**WRITTEN TASKS:**
1. Decide whether each statement agrees with the Short Treks comments below, answering yes or no and quoting the deciding words of the text. (a) One commenter says the closed captions work on a desktop. (b) UK Channel 4 has gained the rights to Discovery season 2. (c) One commenter says the transporters were one of the first systems to go offline in TTWE.
2. Set down the Short Treks comments below from "Awkward leads to" up to and including "out to space.", word for word.

It drew out the joke with the natural humor that arises from discomfort. I was not surprised to see that the writer had worked on “The Office,” because the humor was similar. Great, human humor.

I LOVED that part of the short.

important news-
UK tv channel 4 has gained the rights to Disc season 1.
this will be free to air in the UK just as it with ‘the good fight’.

Curious is anyone able to get the closed caption to work on cbs all access for Q & A short trek? On Apple TV, iPhone, and xbox one it does not come up at all.

Works for me but I’m on a desktop.

I really liked Q&A and have already posted several previous comments why. As for the tribbles episode, not exactly my cup of Earl Grey but I do appreciate the light-hearted episode for what it was, kind of a tribute to other tribbles franchise episodes and not something to take too seriously – especially the cereal commercial. Okay looking forward to the Picard and Discovery episodes before the big show on January 23rd.

I liked these new Short Treks, but I did not love them. But hearing Pike’s Captain Log and watching him sit on the captain;s chair on the bridge makes me want that Pike show so much more.

Gotta disagree with your assessment of “The Trouble with Edward.” It was hilarious and the confrontation scene went on just the right length to make it awkward/funny. Even my wife, who isn’t a big Trek fan, was cracking up the whole time. Honestly, it was even funnier the second time. “Q&A” was a great sort of BTS moment into the real lives of characters but “Edward” was the perfect version of Star Trek comedy.

Also, the roller coaster style turbo lifts make zero sense.

Awkward leads to some great humor! I loved it too.

Ah, Short Treks. They’re really the best thing that’s come out of Discovery.

They conveniently forget about transporters in both episodes. Number One and Spock could’ve been transported to their destinations from the broken turbolift. And the Tribbles could’ve been dealt with quickly by having the transporters lock on them and beaming them out to space.

Intraship transportation was considered incredibly dangerous in TOS, so Spock and Una probably figured they were better off waiting. As for the Tribbles, it probably seemed unethical without a convenient Klingon ship to beam them on to. By the time they realized how desperate they really were, there were probably too many Tribbles to make beaming practical.

The transporters were one of the first systems to go offline in TTWE – although the list of problems went by quickly.

As well, transporters were large and cumbersome. The shuttle wouldn’t have had one in the TOS era. ( I had to check myself when I started to wonder why they didn’t just beam Larkin off the Cabot involuntarily.)

I found Q&A to be a lovely little episode, one you might find on any Star Trek show but without a B story or filler. It was quite the little glimpse into who these characters were at this point in their lives and careers. I just love Ethan Peck’s Spock, probably only second to Nimoy himself. The Trouble with Edward made me smile from star to finnish and I genuinely laughed at the punch line at the end. I was surprised by how much I enjoyed the comedy episode but I guess I shouldn’t be because I also loved the Harry Mudd Short Trek.

**ROWS:**
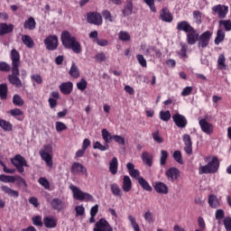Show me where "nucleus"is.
Masks as SVG:
<instances>
[{"label":"nucleus","mask_w":231,"mask_h":231,"mask_svg":"<svg viewBox=\"0 0 231 231\" xmlns=\"http://www.w3.org/2000/svg\"><path fill=\"white\" fill-rule=\"evenodd\" d=\"M10 59L12 60V67L5 61H0V71L4 73L11 71V74L7 77L10 84L15 86V88H23V81L19 78L21 75V71L19 70L21 66V54L17 50L13 49L10 53Z\"/></svg>","instance_id":"f257e3e1"},{"label":"nucleus","mask_w":231,"mask_h":231,"mask_svg":"<svg viewBox=\"0 0 231 231\" xmlns=\"http://www.w3.org/2000/svg\"><path fill=\"white\" fill-rule=\"evenodd\" d=\"M61 42L66 50H72L75 53H82V45L77 41V37L72 36L69 31L61 32Z\"/></svg>","instance_id":"f03ea898"},{"label":"nucleus","mask_w":231,"mask_h":231,"mask_svg":"<svg viewBox=\"0 0 231 231\" xmlns=\"http://www.w3.org/2000/svg\"><path fill=\"white\" fill-rule=\"evenodd\" d=\"M205 162H208V164L199 167V174H216L219 171V159L216 156L205 157Z\"/></svg>","instance_id":"7ed1b4c3"},{"label":"nucleus","mask_w":231,"mask_h":231,"mask_svg":"<svg viewBox=\"0 0 231 231\" xmlns=\"http://www.w3.org/2000/svg\"><path fill=\"white\" fill-rule=\"evenodd\" d=\"M51 152H53V148H51V144H45L43 148L40 151V156L42 160L45 162L49 169L53 168V156L51 155Z\"/></svg>","instance_id":"20e7f679"},{"label":"nucleus","mask_w":231,"mask_h":231,"mask_svg":"<svg viewBox=\"0 0 231 231\" xmlns=\"http://www.w3.org/2000/svg\"><path fill=\"white\" fill-rule=\"evenodd\" d=\"M69 189H71L74 199H77V201H93V195L81 191L77 186L71 184Z\"/></svg>","instance_id":"39448f33"},{"label":"nucleus","mask_w":231,"mask_h":231,"mask_svg":"<svg viewBox=\"0 0 231 231\" xmlns=\"http://www.w3.org/2000/svg\"><path fill=\"white\" fill-rule=\"evenodd\" d=\"M11 163L20 174H24V167H30L26 159L21 154L14 155V157L11 159Z\"/></svg>","instance_id":"423d86ee"},{"label":"nucleus","mask_w":231,"mask_h":231,"mask_svg":"<svg viewBox=\"0 0 231 231\" xmlns=\"http://www.w3.org/2000/svg\"><path fill=\"white\" fill-rule=\"evenodd\" d=\"M210 39H212V32L210 31L204 32L198 38V47L205 50L210 44Z\"/></svg>","instance_id":"0eeeda50"},{"label":"nucleus","mask_w":231,"mask_h":231,"mask_svg":"<svg viewBox=\"0 0 231 231\" xmlns=\"http://www.w3.org/2000/svg\"><path fill=\"white\" fill-rule=\"evenodd\" d=\"M45 48L50 51H55L59 48V37L57 35H49L44 40Z\"/></svg>","instance_id":"6e6552de"},{"label":"nucleus","mask_w":231,"mask_h":231,"mask_svg":"<svg viewBox=\"0 0 231 231\" xmlns=\"http://www.w3.org/2000/svg\"><path fill=\"white\" fill-rule=\"evenodd\" d=\"M211 10L214 15H218L219 19H225L228 14V6L221 4L214 5Z\"/></svg>","instance_id":"1a4fd4ad"},{"label":"nucleus","mask_w":231,"mask_h":231,"mask_svg":"<svg viewBox=\"0 0 231 231\" xmlns=\"http://www.w3.org/2000/svg\"><path fill=\"white\" fill-rule=\"evenodd\" d=\"M93 231H113V226L106 218H100L96 222Z\"/></svg>","instance_id":"9d476101"},{"label":"nucleus","mask_w":231,"mask_h":231,"mask_svg":"<svg viewBox=\"0 0 231 231\" xmlns=\"http://www.w3.org/2000/svg\"><path fill=\"white\" fill-rule=\"evenodd\" d=\"M172 121L174 122L175 125H177V127H180V129H183L185 127H187L189 121H187V117H185V116L177 113L174 114L172 116Z\"/></svg>","instance_id":"9b49d317"},{"label":"nucleus","mask_w":231,"mask_h":231,"mask_svg":"<svg viewBox=\"0 0 231 231\" xmlns=\"http://www.w3.org/2000/svg\"><path fill=\"white\" fill-rule=\"evenodd\" d=\"M87 20L88 23L90 24H96V26H100V24H102V15L98 13H88Z\"/></svg>","instance_id":"f8f14e48"},{"label":"nucleus","mask_w":231,"mask_h":231,"mask_svg":"<svg viewBox=\"0 0 231 231\" xmlns=\"http://www.w3.org/2000/svg\"><path fill=\"white\" fill-rule=\"evenodd\" d=\"M159 19L163 23H172V21H174V16H172V14H171V11H169V8L163 7L160 11Z\"/></svg>","instance_id":"ddd939ff"},{"label":"nucleus","mask_w":231,"mask_h":231,"mask_svg":"<svg viewBox=\"0 0 231 231\" xmlns=\"http://www.w3.org/2000/svg\"><path fill=\"white\" fill-rule=\"evenodd\" d=\"M200 125V129L206 134H214V125L207 121V119H200L199 122Z\"/></svg>","instance_id":"4468645a"},{"label":"nucleus","mask_w":231,"mask_h":231,"mask_svg":"<svg viewBox=\"0 0 231 231\" xmlns=\"http://www.w3.org/2000/svg\"><path fill=\"white\" fill-rule=\"evenodd\" d=\"M187 33V42L190 46L196 44L198 42V39H199V33H198V31L194 29V27Z\"/></svg>","instance_id":"2eb2a0df"},{"label":"nucleus","mask_w":231,"mask_h":231,"mask_svg":"<svg viewBox=\"0 0 231 231\" xmlns=\"http://www.w3.org/2000/svg\"><path fill=\"white\" fill-rule=\"evenodd\" d=\"M166 178L169 181H176L180 178V170L176 167L169 168L166 171Z\"/></svg>","instance_id":"dca6fc26"},{"label":"nucleus","mask_w":231,"mask_h":231,"mask_svg":"<svg viewBox=\"0 0 231 231\" xmlns=\"http://www.w3.org/2000/svg\"><path fill=\"white\" fill-rule=\"evenodd\" d=\"M51 207L53 210H56L57 212H62V210L66 208V204H64L62 199L55 198L51 201Z\"/></svg>","instance_id":"f3484780"},{"label":"nucleus","mask_w":231,"mask_h":231,"mask_svg":"<svg viewBox=\"0 0 231 231\" xmlns=\"http://www.w3.org/2000/svg\"><path fill=\"white\" fill-rule=\"evenodd\" d=\"M71 174H88V169L80 162H73L70 168Z\"/></svg>","instance_id":"a211bd4d"},{"label":"nucleus","mask_w":231,"mask_h":231,"mask_svg":"<svg viewBox=\"0 0 231 231\" xmlns=\"http://www.w3.org/2000/svg\"><path fill=\"white\" fill-rule=\"evenodd\" d=\"M182 142L185 145L184 151L186 154H192V138H190L189 134H183Z\"/></svg>","instance_id":"6ab92c4d"},{"label":"nucleus","mask_w":231,"mask_h":231,"mask_svg":"<svg viewBox=\"0 0 231 231\" xmlns=\"http://www.w3.org/2000/svg\"><path fill=\"white\" fill-rule=\"evenodd\" d=\"M153 189L157 194H169V186L162 181H156Z\"/></svg>","instance_id":"aec40b11"},{"label":"nucleus","mask_w":231,"mask_h":231,"mask_svg":"<svg viewBox=\"0 0 231 231\" xmlns=\"http://www.w3.org/2000/svg\"><path fill=\"white\" fill-rule=\"evenodd\" d=\"M194 27L190 25V23L188 21H180L177 23L176 30L177 32H184V33H188Z\"/></svg>","instance_id":"412c9836"},{"label":"nucleus","mask_w":231,"mask_h":231,"mask_svg":"<svg viewBox=\"0 0 231 231\" xmlns=\"http://www.w3.org/2000/svg\"><path fill=\"white\" fill-rule=\"evenodd\" d=\"M60 91L63 95H71L73 91V83L71 81L64 82L60 85Z\"/></svg>","instance_id":"4be33fe9"},{"label":"nucleus","mask_w":231,"mask_h":231,"mask_svg":"<svg viewBox=\"0 0 231 231\" xmlns=\"http://www.w3.org/2000/svg\"><path fill=\"white\" fill-rule=\"evenodd\" d=\"M43 225L46 228H56L57 219L53 217H45L43 218Z\"/></svg>","instance_id":"5701e85b"},{"label":"nucleus","mask_w":231,"mask_h":231,"mask_svg":"<svg viewBox=\"0 0 231 231\" xmlns=\"http://www.w3.org/2000/svg\"><path fill=\"white\" fill-rule=\"evenodd\" d=\"M14 32V24H7L6 23H0V35H6Z\"/></svg>","instance_id":"b1692460"},{"label":"nucleus","mask_w":231,"mask_h":231,"mask_svg":"<svg viewBox=\"0 0 231 231\" xmlns=\"http://www.w3.org/2000/svg\"><path fill=\"white\" fill-rule=\"evenodd\" d=\"M126 168L128 170L130 176L138 180V179L140 178V171L134 169V164L132 162H128L126 164Z\"/></svg>","instance_id":"393cba45"},{"label":"nucleus","mask_w":231,"mask_h":231,"mask_svg":"<svg viewBox=\"0 0 231 231\" xmlns=\"http://www.w3.org/2000/svg\"><path fill=\"white\" fill-rule=\"evenodd\" d=\"M208 203L211 208H218V207L221 206L219 199H217V196L214 194L208 196Z\"/></svg>","instance_id":"a878e982"},{"label":"nucleus","mask_w":231,"mask_h":231,"mask_svg":"<svg viewBox=\"0 0 231 231\" xmlns=\"http://www.w3.org/2000/svg\"><path fill=\"white\" fill-rule=\"evenodd\" d=\"M1 190L5 194H7V196H10L11 198H19V191L12 189L10 187L3 185L1 186Z\"/></svg>","instance_id":"bb28decb"},{"label":"nucleus","mask_w":231,"mask_h":231,"mask_svg":"<svg viewBox=\"0 0 231 231\" xmlns=\"http://www.w3.org/2000/svg\"><path fill=\"white\" fill-rule=\"evenodd\" d=\"M37 26V22H35V18L33 17H29L28 20H26L23 23V28L24 30H30V31H33L35 30Z\"/></svg>","instance_id":"cd10ccee"},{"label":"nucleus","mask_w":231,"mask_h":231,"mask_svg":"<svg viewBox=\"0 0 231 231\" xmlns=\"http://www.w3.org/2000/svg\"><path fill=\"white\" fill-rule=\"evenodd\" d=\"M131 189H133V181L129 176L125 175L123 178V190L124 192H130Z\"/></svg>","instance_id":"c85d7f7f"},{"label":"nucleus","mask_w":231,"mask_h":231,"mask_svg":"<svg viewBox=\"0 0 231 231\" xmlns=\"http://www.w3.org/2000/svg\"><path fill=\"white\" fill-rule=\"evenodd\" d=\"M109 172L115 176L118 172V158L114 157L109 162Z\"/></svg>","instance_id":"c756f323"},{"label":"nucleus","mask_w":231,"mask_h":231,"mask_svg":"<svg viewBox=\"0 0 231 231\" xmlns=\"http://www.w3.org/2000/svg\"><path fill=\"white\" fill-rule=\"evenodd\" d=\"M10 115L11 116H14V118H16V120H19V122H23V120H24L23 113L19 108H14L10 110Z\"/></svg>","instance_id":"7c9ffc66"},{"label":"nucleus","mask_w":231,"mask_h":231,"mask_svg":"<svg viewBox=\"0 0 231 231\" xmlns=\"http://www.w3.org/2000/svg\"><path fill=\"white\" fill-rule=\"evenodd\" d=\"M69 75H70L72 79H79V77H80V70L79 69V67H77V64H75V61L71 64Z\"/></svg>","instance_id":"2f4dec72"},{"label":"nucleus","mask_w":231,"mask_h":231,"mask_svg":"<svg viewBox=\"0 0 231 231\" xmlns=\"http://www.w3.org/2000/svg\"><path fill=\"white\" fill-rule=\"evenodd\" d=\"M14 178H15L17 187L26 191L28 189V183H26V180L19 175Z\"/></svg>","instance_id":"473e14b6"},{"label":"nucleus","mask_w":231,"mask_h":231,"mask_svg":"<svg viewBox=\"0 0 231 231\" xmlns=\"http://www.w3.org/2000/svg\"><path fill=\"white\" fill-rule=\"evenodd\" d=\"M138 183L143 189V190H146L147 192H152V187H151V184L143 177H140L138 179Z\"/></svg>","instance_id":"72a5a7b5"},{"label":"nucleus","mask_w":231,"mask_h":231,"mask_svg":"<svg viewBox=\"0 0 231 231\" xmlns=\"http://www.w3.org/2000/svg\"><path fill=\"white\" fill-rule=\"evenodd\" d=\"M22 42L26 45L27 48L32 49L35 46V42H33V39L30 37L28 34H24L22 36Z\"/></svg>","instance_id":"f704fd0d"},{"label":"nucleus","mask_w":231,"mask_h":231,"mask_svg":"<svg viewBox=\"0 0 231 231\" xmlns=\"http://www.w3.org/2000/svg\"><path fill=\"white\" fill-rule=\"evenodd\" d=\"M142 160L148 167H152V155L147 152L142 153Z\"/></svg>","instance_id":"c9c22d12"},{"label":"nucleus","mask_w":231,"mask_h":231,"mask_svg":"<svg viewBox=\"0 0 231 231\" xmlns=\"http://www.w3.org/2000/svg\"><path fill=\"white\" fill-rule=\"evenodd\" d=\"M0 127L1 129H3V131H6V132H10L14 130V125L10 122L5 119H0Z\"/></svg>","instance_id":"e433bc0d"},{"label":"nucleus","mask_w":231,"mask_h":231,"mask_svg":"<svg viewBox=\"0 0 231 231\" xmlns=\"http://www.w3.org/2000/svg\"><path fill=\"white\" fill-rule=\"evenodd\" d=\"M110 189L112 194H114L116 198H122V189H120V186L116 183H113L110 185Z\"/></svg>","instance_id":"4c0bfd02"},{"label":"nucleus","mask_w":231,"mask_h":231,"mask_svg":"<svg viewBox=\"0 0 231 231\" xmlns=\"http://www.w3.org/2000/svg\"><path fill=\"white\" fill-rule=\"evenodd\" d=\"M0 98L1 100L8 98V86L6 84H0Z\"/></svg>","instance_id":"58836bf2"},{"label":"nucleus","mask_w":231,"mask_h":231,"mask_svg":"<svg viewBox=\"0 0 231 231\" xmlns=\"http://www.w3.org/2000/svg\"><path fill=\"white\" fill-rule=\"evenodd\" d=\"M101 134L105 143L106 144L109 143L111 140H113V135H111V133H109V131H107L106 128L102 129Z\"/></svg>","instance_id":"ea45409f"},{"label":"nucleus","mask_w":231,"mask_h":231,"mask_svg":"<svg viewBox=\"0 0 231 231\" xmlns=\"http://www.w3.org/2000/svg\"><path fill=\"white\" fill-rule=\"evenodd\" d=\"M131 14H133V2L129 1L125 5V8L123 10V15L125 17H127V16L131 15Z\"/></svg>","instance_id":"a19ab883"},{"label":"nucleus","mask_w":231,"mask_h":231,"mask_svg":"<svg viewBox=\"0 0 231 231\" xmlns=\"http://www.w3.org/2000/svg\"><path fill=\"white\" fill-rule=\"evenodd\" d=\"M118 39L123 42H129V41H131V34L125 31H121L118 33Z\"/></svg>","instance_id":"79ce46f5"},{"label":"nucleus","mask_w":231,"mask_h":231,"mask_svg":"<svg viewBox=\"0 0 231 231\" xmlns=\"http://www.w3.org/2000/svg\"><path fill=\"white\" fill-rule=\"evenodd\" d=\"M0 181H2V183H15V177L14 176H10V175L1 174L0 175Z\"/></svg>","instance_id":"37998d69"},{"label":"nucleus","mask_w":231,"mask_h":231,"mask_svg":"<svg viewBox=\"0 0 231 231\" xmlns=\"http://www.w3.org/2000/svg\"><path fill=\"white\" fill-rule=\"evenodd\" d=\"M224 41H225V32L219 29L217 32V37L215 38V44L218 45L220 42H223Z\"/></svg>","instance_id":"c03bdc74"},{"label":"nucleus","mask_w":231,"mask_h":231,"mask_svg":"<svg viewBox=\"0 0 231 231\" xmlns=\"http://www.w3.org/2000/svg\"><path fill=\"white\" fill-rule=\"evenodd\" d=\"M226 58H225V54H219L218 59H217V66L219 69H225L226 68Z\"/></svg>","instance_id":"a18cd8bd"},{"label":"nucleus","mask_w":231,"mask_h":231,"mask_svg":"<svg viewBox=\"0 0 231 231\" xmlns=\"http://www.w3.org/2000/svg\"><path fill=\"white\" fill-rule=\"evenodd\" d=\"M203 14L199 10L193 11V19L195 20L196 24H201L203 21L201 18Z\"/></svg>","instance_id":"49530a36"},{"label":"nucleus","mask_w":231,"mask_h":231,"mask_svg":"<svg viewBox=\"0 0 231 231\" xmlns=\"http://www.w3.org/2000/svg\"><path fill=\"white\" fill-rule=\"evenodd\" d=\"M13 104L14 106H18V107H21V106H24V100H23V97H21V96L15 94L13 97Z\"/></svg>","instance_id":"de8ad7c7"},{"label":"nucleus","mask_w":231,"mask_h":231,"mask_svg":"<svg viewBox=\"0 0 231 231\" xmlns=\"http://www.w3.org/2000/svg\"><path fill=\"white\" fill-rule=\"evenodd\" d=\"M169 158V152L165 150L161 151V156H160V165L163 166L165 163H167V160Z\"/></svg>","instance_id":"09e8293b"},{"label":"nucleus","mask_w":231,"mask_h":231,"mask_svg":"<svg viewBox=\"0 0 231 231\" xmlns=\"http://www.w3.org/2000/svg\"><path fill=\"white\" fill-rule=\"evenodd\" d=\"M32 225L34 226H42L44 223H42V217L41 216H34L32 217Z\"/></svg>","instance_id":"8fccbe9b"},{"label":"nucleus","mask_w":231,"mask_h":231,"mask_svg":"<svg viewBox=\"0 0 231 231\" xmlns=\"http://www.w3.org/2000/svg\"><path fill=\"white\" fill-rule=\"evenodd\" d=\"M160 118L162 120V122H169V120H171V111H161Z\"/></svg>","instance_id":"3c124183"},{"label":"nucleus","mask_w":231,"mask_h":231,"mask_svg":"<svg viewBox=\"0 0 231 231\" xmlns=\"http://www.w3.org/2000/svg\"><path fill=\"white\" fill-rule=\"evenodd\" d=\"M173 160H175L177 163H180V165L183 164V156L181 155V152L175 151L173 152Z\"/></svg>","instance_id":"603ef678"},{"label":"nucleus","mask_w":231,"mask_h":231,"mask_svg":"<svg viewBox=\"0 0 231 231\" xmlns=\"http://www.w3.org/2000/svg\"><path fill=\"white\" fill-rule=\"evenodd\" d=\"M219 24H220V26H224L226 32L231 31V21L230 20H220Z\"/></svg>","instance_id":"864d4df0"},{"label":"nucleus","mask_w":231,"mask_h":231,"mask_svg":"<svg viewBox=\"0 0 231 231\" xmlns=\"http://www.w3.org/2000/svg\"><path fill=\"white\" fill-rule=\"evenodd\" d=\"M87 88L88 81L84 79H81L80 81L77 83V88L79 89V91H85Z\"/></svg>","instance_id":"5fc2aeb1"},{"label":"nucleus","mask_w":231,"mask_h":231,"mask_svg":"<svg viewBox=\"0 0 231 231\" xmlns=\"http://www.w3.org/2000/svg\"><path fill=\"white\" fill-rule=\"evenodd\" d=\"M38 182H39L40 185H42V187H43L46 190H50V181L47 180L46 178L41 177V178L39 179Z\"/></svg>","instance_id":"6e6d98bb"},{"label":"nucleus","mask_w":231,"mask_h":231,"mask_svg":"<svg viewBox=\"0 0 231 231\" xmlns=\"http://www.w3.org/2000/svg\"><path fill=\"white\" fill-rule=\"evenodd\" d=\"M145 221L149 223L150 225H152L154 223V217L152 216V213H151L150 210L146 211L143 216Z\"/></svg>","instance_id":"4d7b16f0"},{"label":"nucleus","mask_w":231,"mask_h":231,"mask_svg":"<svg viewBox=\"0 0 231 231\" xmlns=\"http://www.w3.org/2000/svg\"><path fill=\"white\" fill-rule=\"evenodd\" d=\"M66 129H68V126L66 125V124H64L60 121L56 122L57 133H62V131H66Z\"/></svg>","instance_id":"13d9d810"},{"label":"nucleus","mask_w":231,"mask_h":231,"mask_svg":"<svg viewBox=\"0 0 231 231\" xmlns=\"http://www.w3.org/2000/svg\"><path fill=\"white\" fill-rule=\"evenodd\" d=\"M136 59H137L139 64L142 66V68H147V60H145L143 55L137 54Z\"/></svg>","instance_id":"bf43d9fd"},{"label":"nucleus","mask_w":231,"mask_h":231,"mask_svg":"<svg viewBox=\"0 0 231 231\" xmlns=\"http://www.w3.org/2000/svg\"><path fill=\"white\" fill-rule=\"evenodd\" d=\"M94 149H98V151H107V149H109V144H106L103 145L102 143H100V142H96L94 143Z\"/></svg>","instance_id":"052dcab7"},{"label":"nucleus","mask_w":231,"mask_h":231,"mask_svg":"<svg viewBox=\"0 0 231 231\" xmlns=\"http://www.w3.org/2000/svg\"><path fill=\"white\" fill-rule=\"evenodd\" d=\"M75 211L76 217H79V216H84V214H86V208H84V206H76Z\"/></svg>","instance_id":"680f3d73"},{"label":"nucleus","mask_w":231,"mask_h":231,"mask_svg":"<svg viewBox=\"0 0 231 231\" xmlns=\"http://www.w3.org/2000/svg\"><path fill=\"white\" fill-rule=\"evenodd\" d=\"M215 217L217 221H221V219H225V210L217 209L215 213Z\"/></svg>","instance_id":"e2e57ef3"},{"label":"nucleus","mask_w":231,"mask_h":231,"mask_svg":"<svg viewBox=\"0 0 231 231\" xmlns=\"http://www.w3.org/2000/svg\"><path fill=\"white\" fill-rule=\"evenodd\" d=\"M113 140L116 143H119V145H125V138L121 135H113Z\"/></svg>","instance_id":"0e129e2a"},{"label":"nucleus","mask_w":231,"mask_h":231,"mask_svg":"<svg viewBox=\"0 0 231 231\" xmlns=\"http://www.w3.org/2000/svg\"><path fill=\"white\" fill-rule=\"evenodd\" d=\"M152 138L157 143H163V137L160 136V131H156L152 134Z\"/></svg>","instance_id":"69168bd1"},{"label":"nucleus","mask_w":231,"mask_h":231,"mask_svg":"<svg viewBox=\"0 0 231 231\" xmlns=\"http://www.w3.org/2000/svg\"><path fill=\"white\" fill-rule=\"evenodd\" d=\"M95 59L97 62H105V60H107V57L106 56V53L99 52L95 56Z\"/></svg>","instance_id":"338daca9"},{"label":"nucleus","mask_w":231,"mask_h":231,"mask_svg":"<svg viewBox=\"0 0 231 231\" xmlns=\"http://www.w3.org/2000/svg\"><path fill=\"white\" fill-rule=\"evenodd\" d=\"M224 226L226 231H231V217H226L223 220Z\"/></svg>","instance_id":"774afa93"}]
</instances>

**ANSWERS BELOW:**
1.
(a) Yes: "Works for me but I’m on a desktop."
(b) No: "UK tv channel 4 has gained the rights to Disc season 1."
(c) Yes: "The transporters were one of the first systems to go offline in TTWE"

2.
Awkward leads to some great humor! I loved it too.

Ah, Short Treks. They’re really the best thing that’s come out of Discovery.

They conveniently forget about transporters in both episodes. Number One and Spock could’ve been transported to their destinations from the broken turbolift. And the Tribbles could’ve been dealt with quickly by having the transporters lock on them and beaming them out to space.